▶ _Directions for this task_:
Can you repeat word for word the part of the data that opens with the line containing "What distance separates the viewer" and closes with the line containing "10.9 meters", leaving the pictures out?

[Begin Task material]

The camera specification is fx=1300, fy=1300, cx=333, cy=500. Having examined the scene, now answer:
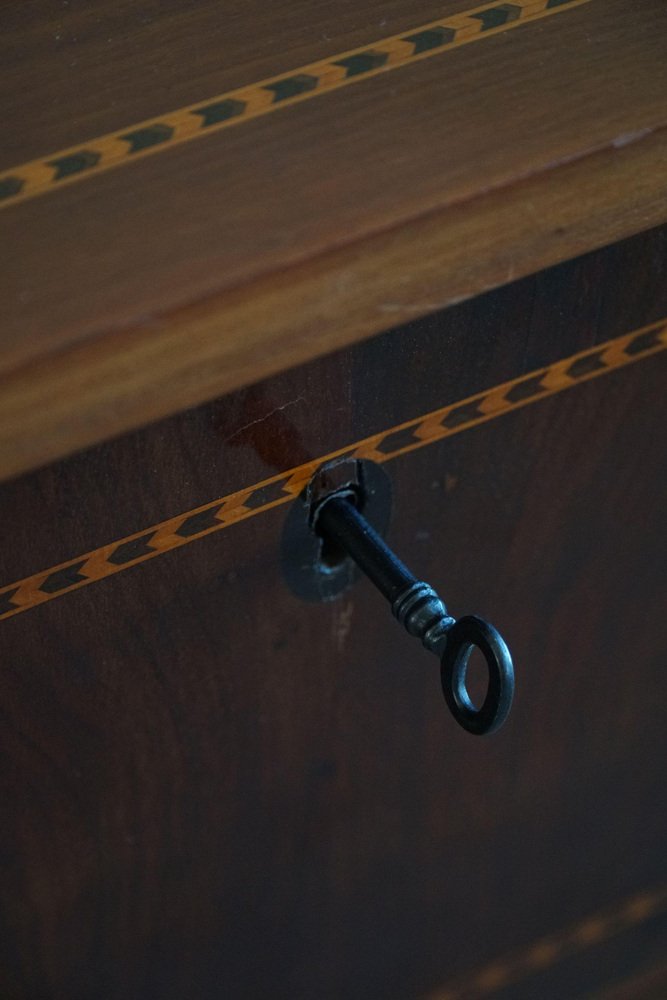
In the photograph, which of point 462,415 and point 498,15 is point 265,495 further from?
point 498,15

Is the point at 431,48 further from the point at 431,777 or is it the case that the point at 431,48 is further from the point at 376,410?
the point at 431,777

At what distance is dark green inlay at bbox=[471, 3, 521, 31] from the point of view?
48 cm

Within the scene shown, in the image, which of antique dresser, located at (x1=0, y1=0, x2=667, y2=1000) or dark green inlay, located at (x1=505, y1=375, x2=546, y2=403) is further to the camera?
dark green inlay, located at (x1=505, y1=375, x2=546, y2=403)

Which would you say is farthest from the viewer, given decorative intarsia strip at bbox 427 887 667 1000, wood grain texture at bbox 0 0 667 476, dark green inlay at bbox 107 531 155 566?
decorative intarsia strip at bbox 427 887 667 1000

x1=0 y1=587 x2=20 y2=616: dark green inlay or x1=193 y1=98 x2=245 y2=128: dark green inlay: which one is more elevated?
x1=193 y1=98 x2=245 y2=128: dark green inlay

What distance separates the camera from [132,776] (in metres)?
0.58

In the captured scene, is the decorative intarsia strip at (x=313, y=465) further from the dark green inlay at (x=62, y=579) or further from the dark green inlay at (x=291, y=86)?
the dark green inlay at (x=291, y=86)

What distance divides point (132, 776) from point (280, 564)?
4.9 inches

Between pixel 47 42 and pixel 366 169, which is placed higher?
pixel 47 42

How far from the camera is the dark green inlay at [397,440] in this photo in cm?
52

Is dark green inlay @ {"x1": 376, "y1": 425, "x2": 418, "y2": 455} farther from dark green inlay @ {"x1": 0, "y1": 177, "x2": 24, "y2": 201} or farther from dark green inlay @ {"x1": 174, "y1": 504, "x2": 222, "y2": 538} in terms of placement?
dark green inlay @ {"x1": 0, "y1": 177, "x2": 24, "y2": 201}

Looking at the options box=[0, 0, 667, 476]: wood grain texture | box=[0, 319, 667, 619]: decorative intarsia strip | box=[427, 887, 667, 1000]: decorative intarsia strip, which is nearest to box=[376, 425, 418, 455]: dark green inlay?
box=[0, 319, 667, 619]: decorative intarsia strip

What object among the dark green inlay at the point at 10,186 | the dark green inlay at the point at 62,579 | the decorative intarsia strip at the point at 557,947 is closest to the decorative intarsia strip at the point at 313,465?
the dark green inlay at the point at 62,579

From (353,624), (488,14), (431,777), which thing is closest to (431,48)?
(488,14)
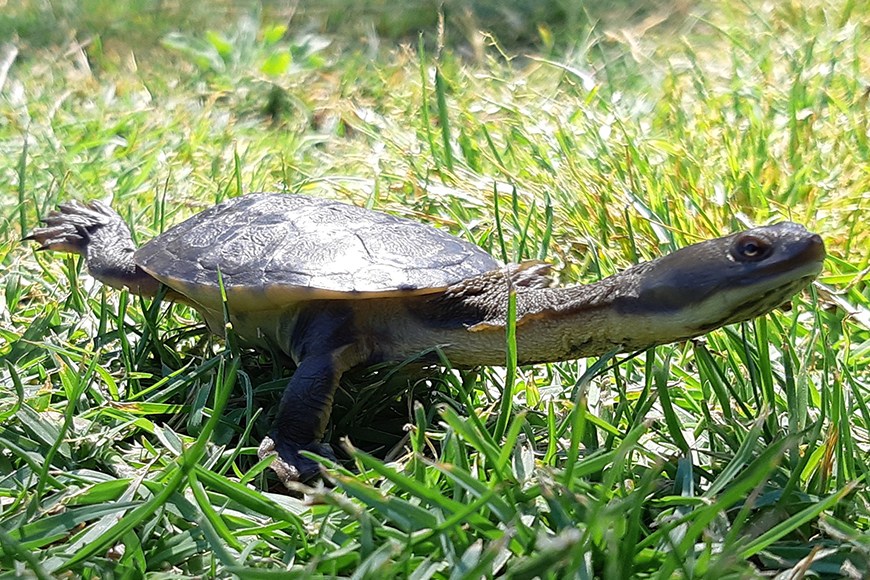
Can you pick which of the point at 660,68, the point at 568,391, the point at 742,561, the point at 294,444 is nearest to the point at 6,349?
the point at 294,444

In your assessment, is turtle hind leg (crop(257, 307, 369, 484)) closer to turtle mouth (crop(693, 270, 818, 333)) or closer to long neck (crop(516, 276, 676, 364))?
long neck (crop(516, 276, 676, 364))

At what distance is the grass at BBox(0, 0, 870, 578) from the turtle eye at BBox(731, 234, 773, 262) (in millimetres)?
273

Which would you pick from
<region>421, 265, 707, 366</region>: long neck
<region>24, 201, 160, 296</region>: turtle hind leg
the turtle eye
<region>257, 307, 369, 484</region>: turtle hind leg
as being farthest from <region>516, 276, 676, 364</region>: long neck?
<region>24, 201, 160, 296</region>: turtle hind leg

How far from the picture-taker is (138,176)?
3.38m

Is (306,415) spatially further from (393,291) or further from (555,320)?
(555,320)

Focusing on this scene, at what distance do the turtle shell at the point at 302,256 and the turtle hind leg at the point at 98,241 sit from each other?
0.30 feet

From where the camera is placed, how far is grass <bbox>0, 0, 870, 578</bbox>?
4.26 ft

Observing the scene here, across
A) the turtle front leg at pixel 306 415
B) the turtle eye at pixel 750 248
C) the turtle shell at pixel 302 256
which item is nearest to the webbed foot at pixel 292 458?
the turtle front leg at pixel 306 415

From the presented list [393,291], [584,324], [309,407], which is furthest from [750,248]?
[309,407]

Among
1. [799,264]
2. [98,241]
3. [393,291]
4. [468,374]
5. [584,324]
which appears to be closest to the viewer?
[799,264]

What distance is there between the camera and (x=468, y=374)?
1.99m

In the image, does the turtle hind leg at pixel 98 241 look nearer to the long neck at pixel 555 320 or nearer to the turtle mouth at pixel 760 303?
the long neck at pixel 555 320

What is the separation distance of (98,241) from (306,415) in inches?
40.9

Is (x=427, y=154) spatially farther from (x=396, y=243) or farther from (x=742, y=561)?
(x=742, y=561)
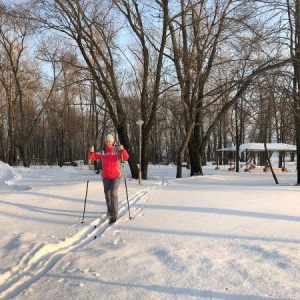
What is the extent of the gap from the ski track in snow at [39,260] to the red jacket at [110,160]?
3.71ft

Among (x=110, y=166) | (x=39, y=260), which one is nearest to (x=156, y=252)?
(x=39, y=260)

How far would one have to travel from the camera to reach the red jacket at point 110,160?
6.97 metres

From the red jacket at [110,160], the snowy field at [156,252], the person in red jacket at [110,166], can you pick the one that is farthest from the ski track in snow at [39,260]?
the red jacket at [110,160]

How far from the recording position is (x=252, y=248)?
14.7 ft

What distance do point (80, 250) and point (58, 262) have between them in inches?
20.3

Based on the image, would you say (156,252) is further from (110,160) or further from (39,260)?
(110,160)

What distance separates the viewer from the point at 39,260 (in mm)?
4371

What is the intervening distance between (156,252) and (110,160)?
9.80 feet

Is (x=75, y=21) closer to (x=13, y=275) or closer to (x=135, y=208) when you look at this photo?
(x=135, y=208)

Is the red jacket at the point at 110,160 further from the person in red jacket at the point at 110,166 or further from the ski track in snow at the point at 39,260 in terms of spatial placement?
the ski track in snow at the point at 39,260

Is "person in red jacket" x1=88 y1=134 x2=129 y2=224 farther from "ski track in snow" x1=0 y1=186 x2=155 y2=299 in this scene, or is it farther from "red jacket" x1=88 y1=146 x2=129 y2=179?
"ski track in snow" x1=0 y1=186 x2=155 y2=299

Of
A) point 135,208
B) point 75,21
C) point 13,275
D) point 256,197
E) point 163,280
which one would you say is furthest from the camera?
point 75,21

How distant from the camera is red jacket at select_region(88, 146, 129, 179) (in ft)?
22.9

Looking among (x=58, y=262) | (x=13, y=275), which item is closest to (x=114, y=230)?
(x=58, y=262)
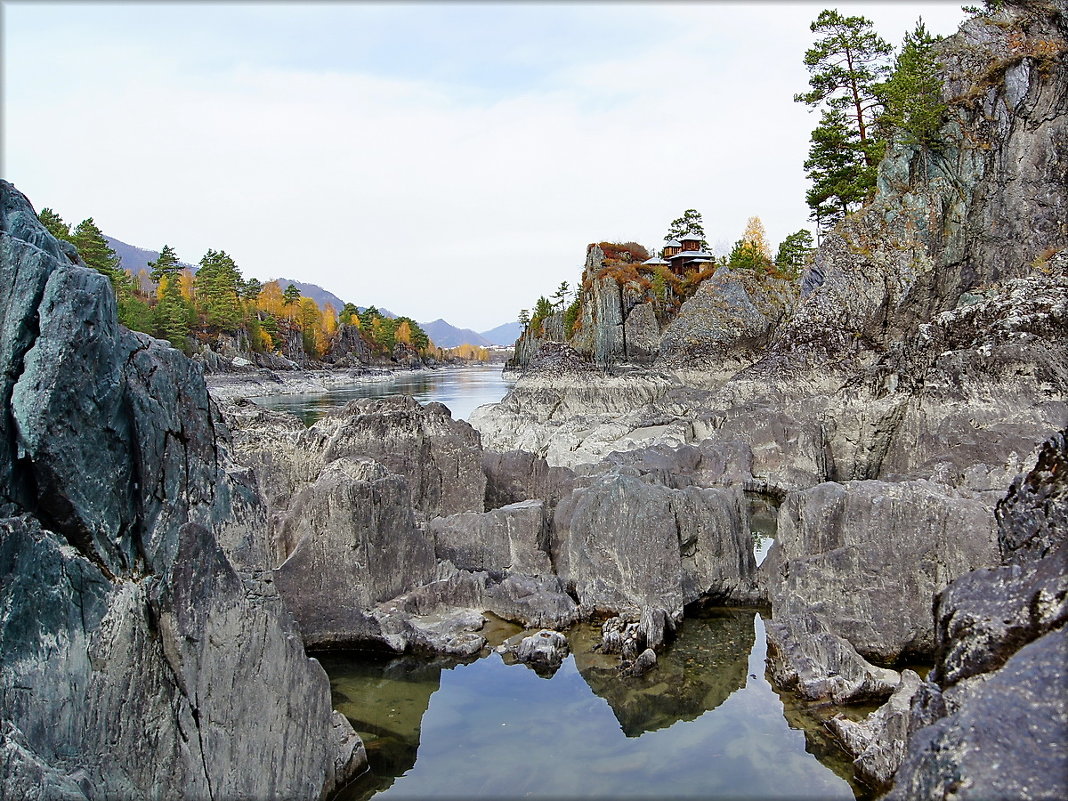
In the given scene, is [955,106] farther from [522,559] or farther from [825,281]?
[522,559]

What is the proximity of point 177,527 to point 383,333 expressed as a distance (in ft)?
446

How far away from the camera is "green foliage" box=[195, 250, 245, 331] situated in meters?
86.6

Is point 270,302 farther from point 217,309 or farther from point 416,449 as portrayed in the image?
point 416,449

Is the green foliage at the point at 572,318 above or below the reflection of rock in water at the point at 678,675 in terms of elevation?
above

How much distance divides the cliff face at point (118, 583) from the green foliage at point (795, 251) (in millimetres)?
48859

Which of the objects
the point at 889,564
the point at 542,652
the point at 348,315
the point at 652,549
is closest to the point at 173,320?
the point at 348,315

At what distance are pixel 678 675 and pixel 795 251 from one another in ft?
158

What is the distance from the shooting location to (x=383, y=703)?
10.9 meters

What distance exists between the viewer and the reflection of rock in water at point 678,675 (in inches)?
416

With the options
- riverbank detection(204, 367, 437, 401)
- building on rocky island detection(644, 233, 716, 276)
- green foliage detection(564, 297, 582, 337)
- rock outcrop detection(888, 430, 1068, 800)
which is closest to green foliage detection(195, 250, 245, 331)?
riverbank detection(204, 367, 437, 401)

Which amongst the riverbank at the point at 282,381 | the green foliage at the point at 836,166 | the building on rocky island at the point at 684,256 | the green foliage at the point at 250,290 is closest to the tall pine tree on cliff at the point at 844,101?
the green foliage at the point at 836,166

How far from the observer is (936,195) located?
95.8 feet

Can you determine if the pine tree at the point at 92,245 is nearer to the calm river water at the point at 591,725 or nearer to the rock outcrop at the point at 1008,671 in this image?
the calm river water at the point at 591,725

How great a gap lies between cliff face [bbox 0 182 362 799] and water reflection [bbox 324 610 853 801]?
231 centimetres
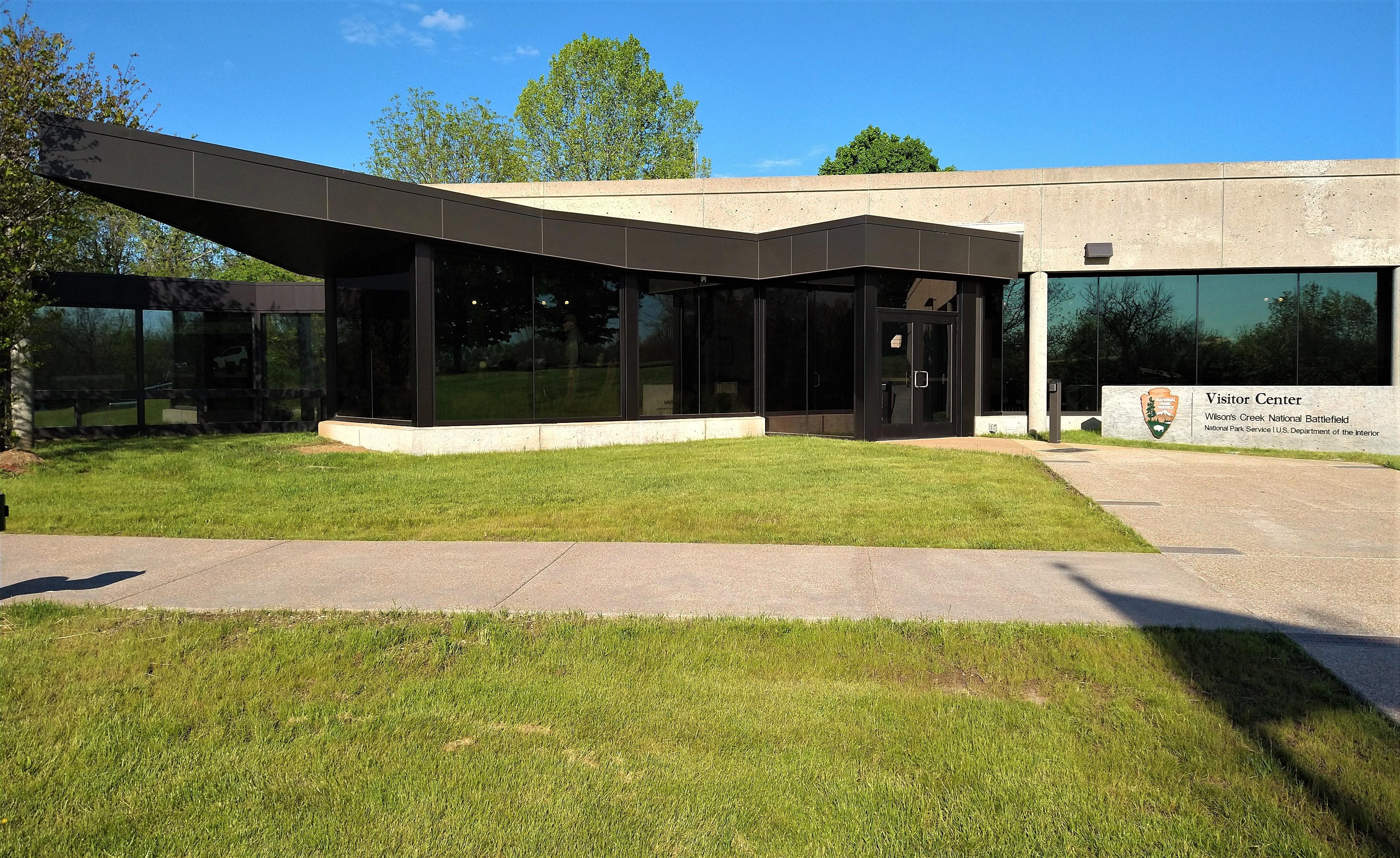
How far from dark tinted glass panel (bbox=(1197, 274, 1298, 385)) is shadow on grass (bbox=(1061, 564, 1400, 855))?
53.7ft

[End Task material]

▶ _Task solution_:
What distance separates the viewer from the point at 39,260 (in mm)?
4371

What is the intervening distance between (156,252) and (110,160)?
9.80 feet

Is (x=75, y=21) closer to (x=13, y=275) or closer to (x=135, y=208) when you look at this photo?
(x=135, y=208)

Is the red jacket at the point at 110,160 further from the person in red jacket at the point at 110,166 or further from the ski track in snow at the point at 39,260 in terms of spatial placement?
the ski track in snow at the point at 39,260

Is "person in red jacket" x1=88 y1=134 x2=129 y2=224 farther from "ski track in snow" x1=0 y1=186 x2=155 y2=299 in this scene, or is it farther from "red jacket" x1=88 y1=146 x2=129 y2=179?
"ski track in snow" x1=0 y1=186 x2=155 y2=299

Of
A) point 135,208
B) point 75,21
C) point 13,275
D) point 256,197
E) point 163,280
which one would you say is furthest from the camera?
point 75,21

How distant from the camera is red jacket at select_region(88, 146, 129, 179) (in ft)?
22.9

Looking among (x=58, y=262) | (x=13, y=275), which item is closest to (x=114, y=230)?
(x=58, y=262)
In the given scene, is [955,106] farther from [522,559] or farther from [825,281]?
[522,559]

What is the proximity of point 177,527 to point 383,333 expressed as a distance (in ft)?
446

How far away from the camera is "green foliage" box=[195, 250, 245, 331] situated in meters?
86.6

Is point 270,302 farther from point 217,309 or farther from point 416,449 as portrayed in the image?
point 416,449

Is the green foliage at the point at 572,318 above or below the reflection of rock in water at the point at 678,675 in terms of elevation?
above

How much distance divides the cliff face at point (118, 583) from the green foliage at point (795, 251) (in millimetres)?
48859

Which of the objects
the point at 889,564
the point at 542,652
the point at 348,315
the point at 652,549
is closest to the point at 173,320?
the point at 348,315

At what distance are pixel 678 675 and pixel 795 251 from one another in ft?
158

What is the distance from the shooting location to (x=383, y=703)?
10.9 meters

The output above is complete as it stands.